* REQUIRED TASKS *
**A.** Please quote the hearing transcript below, between "[Laughter.]" and "that industrial commons.", inclusive.
**B.** Extend the hearing transcript below, picking up right after its final sentence.

##### EXCERPTED TEXT

Dr. Wessner, let me get to you. His presentation was
extraordinary. He is going to give it to us. I may have you
come speak to the whole Senate about this. I think the whole
Senate would be interested, but go ahead, Doctor.
Mr. Wessner. Well, thank you, ma'am. I am always very
pleased when a Senator is pleased.
Chair Landrieu. Yes, it is good to keep Senators happy
because when we are not, we get very grumpy.
[Laughter.]
Mr. Wessner. Let me make this one very quick overview
observation. I think that one key question that has arisen here
is what are we doing for the innovation ecosystem around the
SBIR award winners, how can we improve that industrial commons.
And there are three things that are worth mentioning. One
is we just completed a study which is outside the door in the
Manufacturing Extension Program and the answer of that
evaluation was that that program works pretty well but it is
123 million in a 16 trillion economy; and our competitors, as I
illustrated earlier, are outspending us vastly.

##########
##### INFORMATION SHOWN

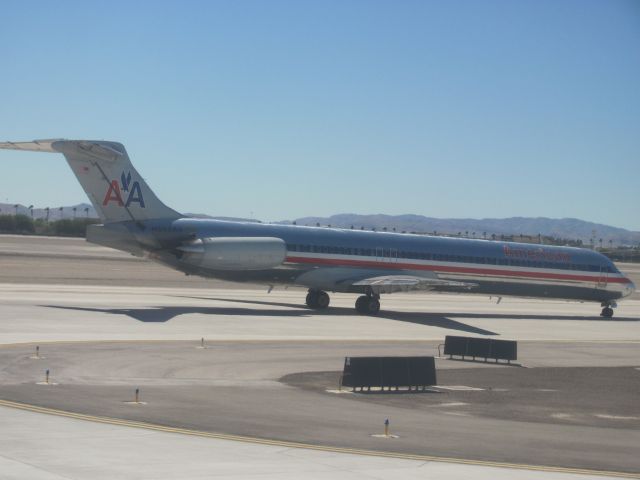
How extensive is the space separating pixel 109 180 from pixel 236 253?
19.6 feet

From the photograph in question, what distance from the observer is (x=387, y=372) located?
853 inches

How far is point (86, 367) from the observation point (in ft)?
73.2

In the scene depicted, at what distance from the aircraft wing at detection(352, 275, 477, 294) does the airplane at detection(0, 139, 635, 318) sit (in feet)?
0.17

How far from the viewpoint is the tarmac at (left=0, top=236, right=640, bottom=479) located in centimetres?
1327

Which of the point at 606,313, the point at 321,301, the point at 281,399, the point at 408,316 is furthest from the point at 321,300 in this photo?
the point at 281,399

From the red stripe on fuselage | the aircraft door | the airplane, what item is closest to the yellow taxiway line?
the airplane

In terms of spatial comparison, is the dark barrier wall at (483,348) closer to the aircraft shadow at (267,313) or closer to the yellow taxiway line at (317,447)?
the aircraft shadow at (267,313)

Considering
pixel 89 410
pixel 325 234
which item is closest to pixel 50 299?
pixel 325 234

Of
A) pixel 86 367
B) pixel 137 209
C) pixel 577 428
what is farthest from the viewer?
pixel 137 209

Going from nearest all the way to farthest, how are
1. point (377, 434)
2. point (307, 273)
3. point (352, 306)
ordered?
point (377, 434) < point (307, 273) < point (352, 306)

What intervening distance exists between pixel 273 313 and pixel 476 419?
23.2 metres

##########

* EXERCISE ANSWERS *
**A.**
[Laughter.]
Mr. Wessner. Let me make this one very quick overview
observation. I think that one key question that has arisen here
is what are we doing for the innovation ecosystem around the
SBIR award winners, how can we improve that industrial commons.

**B.**
Secondly, Senator Brown and Senator Blunt have introduced
legislation for a network for manufacturing innovations and
that would be a way of addressing this.
You know, in the 1960s we had the missile gap which was
more or less real. We certainly have a manufacturing support
gap that we need to address if we are going to compete.
Thirdly, you mentioned accelerators or several have
mentioned accelerators and incubators. We would like to do some
work. We just approved that on our board on Science Technology
and Economic Policy, to figure out what works.
You could put a lot of money in an incubator and not
accomplish much. So, we need to be very careful about what best
practice is. But my point is that there is a whole series of
things with a network that the Senators have proposed, with
strengthening MAP, getting a better grasp on best practice to
support.
You raised a very good question. Is there one best practice
model or equal models? And I would submit that there are many
appropriate models.
The diversity of the agencies is what it is. Just the--very
quickly, you asked the question of Dr. Green about metrics. You
can look at publications, patent applications, patent granting
and licensing. That is one group.
The second group that you can look at is commercialization.
About 60 percent in our last study of the SBIR firms actually
reach the market.
Now, in some cases that may mean they sold their mother
one; but in other cases, 3 to 5 percent of those, they are
making serious money and that is normal.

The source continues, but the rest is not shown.